Entre l’enthousiasme de la campagne et le désenchantement actuel, se trouve la forfaiture post-29 mai. Le Président Nicolas Sarkozy fit adopter en catimini, dans le dos du peuple, par la voie parlementaire, le traité de Lisbonne. Celui-ci était quasiment identique au texte initialement rejeté. Ce déni démocratique a généré dans la sphère politique des générations désenchantées. « L’aquabonisme » a proliféré sur ces bases : à quoi bon aller voter puisque notre choix est invalidé en fin de compte par le fait du prince ? La fatalité et la résignation règnent en maîtresses. La confiance dans l’action politique avait été régénérée : le discrédit de la chose politique a repris le dessus. Le non de gauche avait été l’élément moteur de la victoire, la concurrence libre et non faussée que l’on prétendait graver dans le marbre rejetée : l’austérité est devenue la règle d’or que l’on applique sur le dos des peuples à l’égal d’un fer rouge.
Cette période d’intense implication citoyenne aurait pu et dû servir de levier pour l’émergence d’un projet de transformations en tous domaines. C’est-à-dire d’une gauche fidèle à sa mission historique. Car le non rassemblait la gauche par un retour à ses fondamentaux historiques, tandis que le oui la divisait : la fameuse concurrence libre et non faussée provoquait des clivages insurmontables quant à la vision de l’économie et de la société. Par ces prises de positions électorales, les deux gauches « irréconciliables » émergeaient, du simple fait qu’une des deux n’était tout simplement plus de gauche.

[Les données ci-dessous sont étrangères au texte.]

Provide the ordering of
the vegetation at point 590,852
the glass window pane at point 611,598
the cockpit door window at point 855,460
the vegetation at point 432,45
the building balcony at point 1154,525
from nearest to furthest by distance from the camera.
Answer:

La loi d’airain du marché s’appesantit plus que jamais sur les peuples, mis en concurrence les uns contre les autres, pour mieux garantir les profits d’une minorité toujours plus avide. Pourtant, il n’existe nulle fatalité à ce que ce sombre dessein se réalise. Les peuples peuvent et doivent se réveiller pour reprendre en main leur avenir. À l’image de ce que réalisa le peuple français le 29 mai 2005 en congédiant l’impitoyable férule d’un projet de société que les possédants voulaient lui appliquer sans ménagement. C’est à ces conditions qu’un nouveau printemps du peuple pourra advenir.
Lutter contre ce trou noir démocratique passe par la construction d’un nouveau récit mobilisateur. Le défi est celui d’un nouvel enchantement politique, ou plus précisément d’un ré-enchantement. Le verdict du référendum du 29 mai 2005 aurait pu être le détonateur d’un nouveau printemps des peuples européens. Sur les cendres de l’espérance du 29 mai 2005 bafouée par cet incroyable déni démocratique, agissons en conséquence pour contribuer à l’édification d’un autre printemps démocratique.

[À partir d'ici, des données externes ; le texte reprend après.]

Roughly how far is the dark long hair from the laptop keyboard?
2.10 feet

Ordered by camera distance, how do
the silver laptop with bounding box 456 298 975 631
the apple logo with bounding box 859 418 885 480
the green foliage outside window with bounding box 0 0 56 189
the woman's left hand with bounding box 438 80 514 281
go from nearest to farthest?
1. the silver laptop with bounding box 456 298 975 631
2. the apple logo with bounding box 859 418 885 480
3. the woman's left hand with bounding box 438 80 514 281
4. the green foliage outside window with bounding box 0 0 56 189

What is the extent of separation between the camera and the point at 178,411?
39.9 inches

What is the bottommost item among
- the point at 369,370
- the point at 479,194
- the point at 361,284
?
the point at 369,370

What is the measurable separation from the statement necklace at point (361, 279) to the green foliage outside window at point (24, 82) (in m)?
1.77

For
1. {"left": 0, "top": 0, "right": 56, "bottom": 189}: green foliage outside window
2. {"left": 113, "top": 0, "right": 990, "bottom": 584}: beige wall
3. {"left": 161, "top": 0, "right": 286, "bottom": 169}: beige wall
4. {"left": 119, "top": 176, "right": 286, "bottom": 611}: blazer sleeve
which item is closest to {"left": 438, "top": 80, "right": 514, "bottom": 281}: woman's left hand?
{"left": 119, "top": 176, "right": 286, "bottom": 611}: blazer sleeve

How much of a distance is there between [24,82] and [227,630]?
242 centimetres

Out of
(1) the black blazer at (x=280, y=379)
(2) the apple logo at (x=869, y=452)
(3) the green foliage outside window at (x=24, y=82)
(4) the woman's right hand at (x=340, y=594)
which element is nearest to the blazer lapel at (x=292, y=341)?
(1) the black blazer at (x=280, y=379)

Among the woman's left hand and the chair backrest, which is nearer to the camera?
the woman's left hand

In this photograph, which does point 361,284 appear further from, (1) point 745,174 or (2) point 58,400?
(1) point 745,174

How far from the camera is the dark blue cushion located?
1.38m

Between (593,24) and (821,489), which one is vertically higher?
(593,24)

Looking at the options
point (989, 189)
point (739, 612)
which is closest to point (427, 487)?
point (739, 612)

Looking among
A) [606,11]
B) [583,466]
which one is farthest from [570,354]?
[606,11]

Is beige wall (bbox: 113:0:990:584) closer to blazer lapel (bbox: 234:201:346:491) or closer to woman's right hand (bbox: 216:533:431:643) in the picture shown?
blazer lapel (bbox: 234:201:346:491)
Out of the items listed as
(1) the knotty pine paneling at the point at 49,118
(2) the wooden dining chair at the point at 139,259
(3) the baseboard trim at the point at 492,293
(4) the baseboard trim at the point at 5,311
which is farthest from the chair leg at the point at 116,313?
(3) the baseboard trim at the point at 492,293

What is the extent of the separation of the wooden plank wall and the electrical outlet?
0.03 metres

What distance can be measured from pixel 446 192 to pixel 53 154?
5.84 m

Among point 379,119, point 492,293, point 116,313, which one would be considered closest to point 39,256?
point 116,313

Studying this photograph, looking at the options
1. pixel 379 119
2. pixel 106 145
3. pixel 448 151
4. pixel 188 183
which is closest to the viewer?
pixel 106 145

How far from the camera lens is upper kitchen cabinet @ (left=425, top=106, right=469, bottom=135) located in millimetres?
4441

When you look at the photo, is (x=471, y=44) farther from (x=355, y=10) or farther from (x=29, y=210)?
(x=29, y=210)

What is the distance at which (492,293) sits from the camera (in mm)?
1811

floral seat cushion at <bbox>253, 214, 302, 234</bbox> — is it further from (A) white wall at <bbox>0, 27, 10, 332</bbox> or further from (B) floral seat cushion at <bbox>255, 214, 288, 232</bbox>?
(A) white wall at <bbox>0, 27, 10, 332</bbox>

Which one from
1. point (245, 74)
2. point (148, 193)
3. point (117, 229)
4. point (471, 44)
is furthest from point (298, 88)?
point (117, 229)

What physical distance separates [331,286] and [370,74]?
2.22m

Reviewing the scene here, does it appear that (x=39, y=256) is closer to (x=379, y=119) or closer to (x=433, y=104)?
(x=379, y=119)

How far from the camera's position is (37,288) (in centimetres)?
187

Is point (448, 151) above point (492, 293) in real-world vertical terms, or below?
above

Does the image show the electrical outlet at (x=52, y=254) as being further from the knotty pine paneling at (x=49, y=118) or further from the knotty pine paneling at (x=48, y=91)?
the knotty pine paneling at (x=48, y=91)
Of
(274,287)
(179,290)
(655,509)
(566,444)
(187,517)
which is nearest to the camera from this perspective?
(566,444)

La souveraineté populaire ne s’use que quand on ne s’en sert plus ou quand on la bafoue. Célébrons la formidable victoire électorale du 29 mai 2025. Commémorons l’espoir détruit par l’incroyable forfaiture sarkozyste. Espérons l’irruption d’un nouveau printemps du peuple, qui s’avère plus que jamais nécessaire. C’est à ces conditions que la date du 29 mai 2005 restera une référence mobilisatrice incontournable pour les idéaux d’une gauche fidèle à son histoire et à ses perspectives.